Fotos: retiradas dos sites do governo dos EUA e do Brasil, além do perfil de Milei no Instagram.
Por Carmen Parejo Rendón*
O pós-modernismo trouxe consigo a atomização, um discurso fragmentado onde as identidades se tornam trincheiras e a política é reduzida a nichos sem capacidade de transformação estrutural.
As grandes narrativas ruíram, e com elas a possibilidade de construir projetos coletivos que desafiassem o poder real.
Nesse cenário, a extrema direita conseguiu se movimentar com habilidade, explorando a crise de sentido para consolidar uma reação que não precisa dos velhos formatos autoritários, mas opera de dentro do sistema. Não é coincidência. Enzo Traverso o define como pós-fascismo: uma mutação do fascismo adaptada às condições do capitalismo global e à nova configuração sociopolítica.
Ao contrário do fascismo clássico, que surgiu em um contexto de crise do liberalismo e ascensão das lutas revolucionárias dos trabalhadores, o pós-fascismo não se apresenta como um ataque frontal ao Estado ou à democracia liberal burguesa. Ela não busca eliminar instituições, mas esvaziá-las de conteúdo, minando direitos em nome da segurança, identidade e tradição.
Não precisa de ditaduras militares, porque o próprio sistema refinou seus mecanismos de controle.
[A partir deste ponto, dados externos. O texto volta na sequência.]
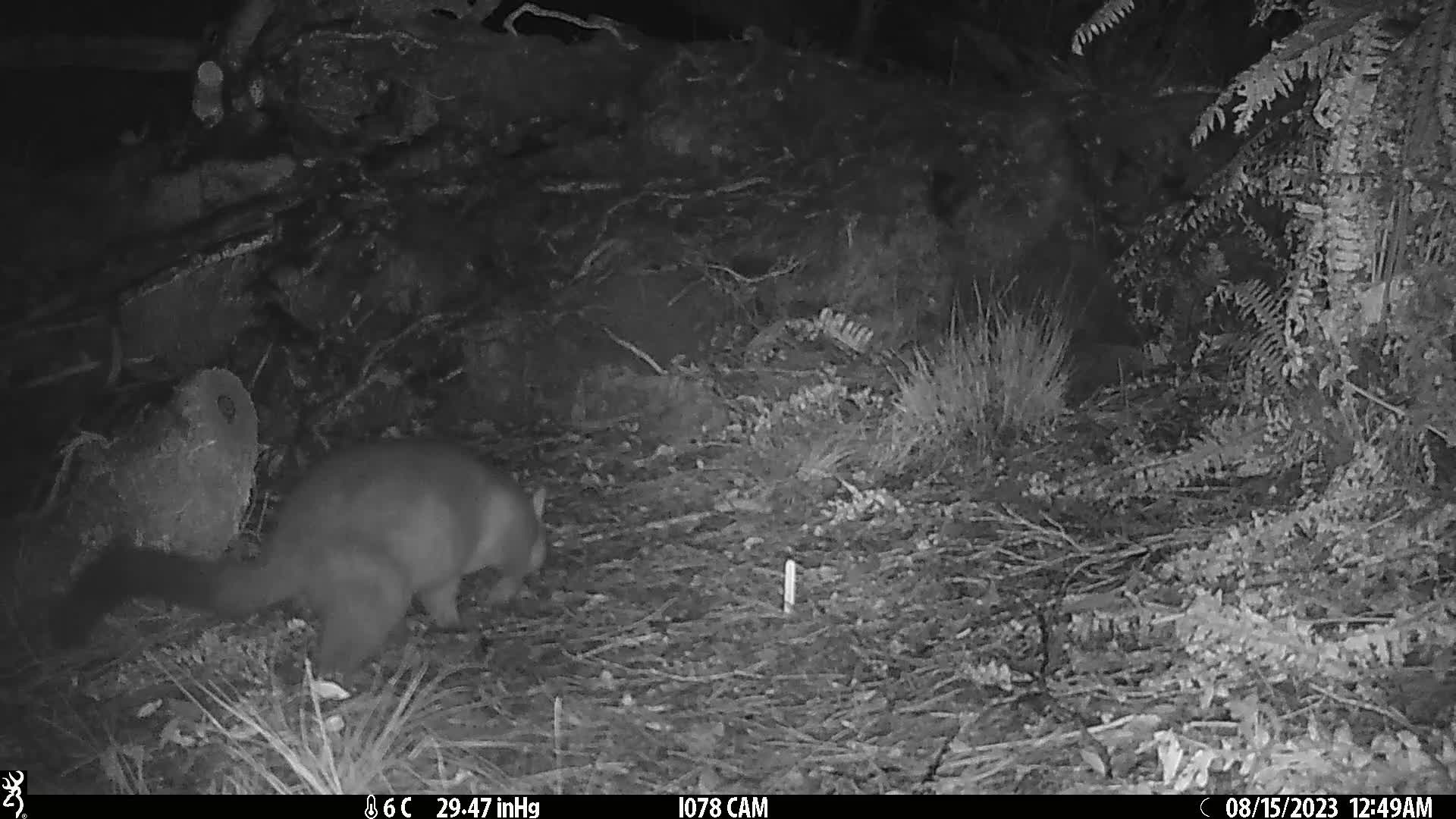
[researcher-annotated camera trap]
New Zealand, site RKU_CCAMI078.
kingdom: Animalia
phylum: Chordata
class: Mammalia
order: Diprotodontia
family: Phalangeridae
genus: Trichosurus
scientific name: Trichosurus vulpecula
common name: common brushtail possum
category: possum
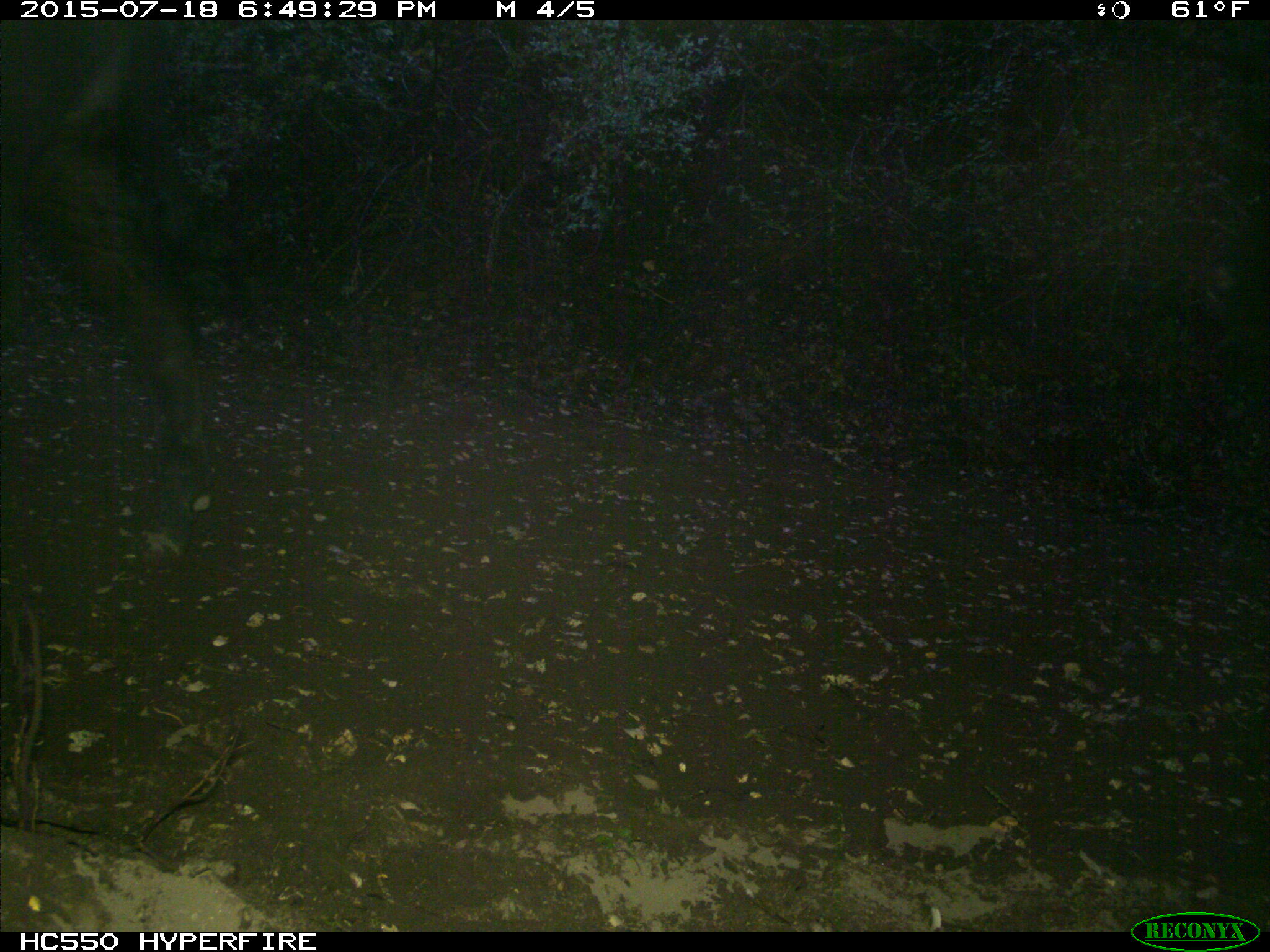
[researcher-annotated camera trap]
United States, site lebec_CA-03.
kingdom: Animalia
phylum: Chordata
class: Mammalia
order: Artiodactyla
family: Bovidae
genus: Bos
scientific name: Bos taurus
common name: domestic cow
Não proclama um estado corporativista, mas impõe um capitalismo ultraliberal com políticas autoritárias, racistas e excludentes, como é o caso da Argentina. Em vez de suprimir a democracia liberal, ela a transforma em uma farsa que serve aos interesses dos que estão no poder, como é o caso de Donald Trump e seu governo tecno-feudal.
A chave do seu sucesso está na sua capacidade de usar a lógica pós-moderna em seu próprio benefício. Enquanto a esquerda institucional ficou presa em disputas simbólicas desconectadas da luta de classes, a extrema direita conseguiu canalizar o descontentamento social, disfarçando sua agenda excludente com um discurso de resistência. Assim, termos como “defesa do Ocidente”, “soberania nacional” ou “liberdade de expressão” tornam-se ferramentas para justificar a reação contra o feminismo, os direitos de imigração ou qualquer dissidência que questione a ordem estabelecida.
Nesse contexto, o neofascismo surge como um elemento funcional para Estados em crise.
A Europa e os Estados Unidos vivem um colapso estrutural: a financeirização da economia precarizou as classes trabalhadoras, as crises energética e ambiental estão se agravando e os mecanismos de controle estão se tornando mais rigorosos.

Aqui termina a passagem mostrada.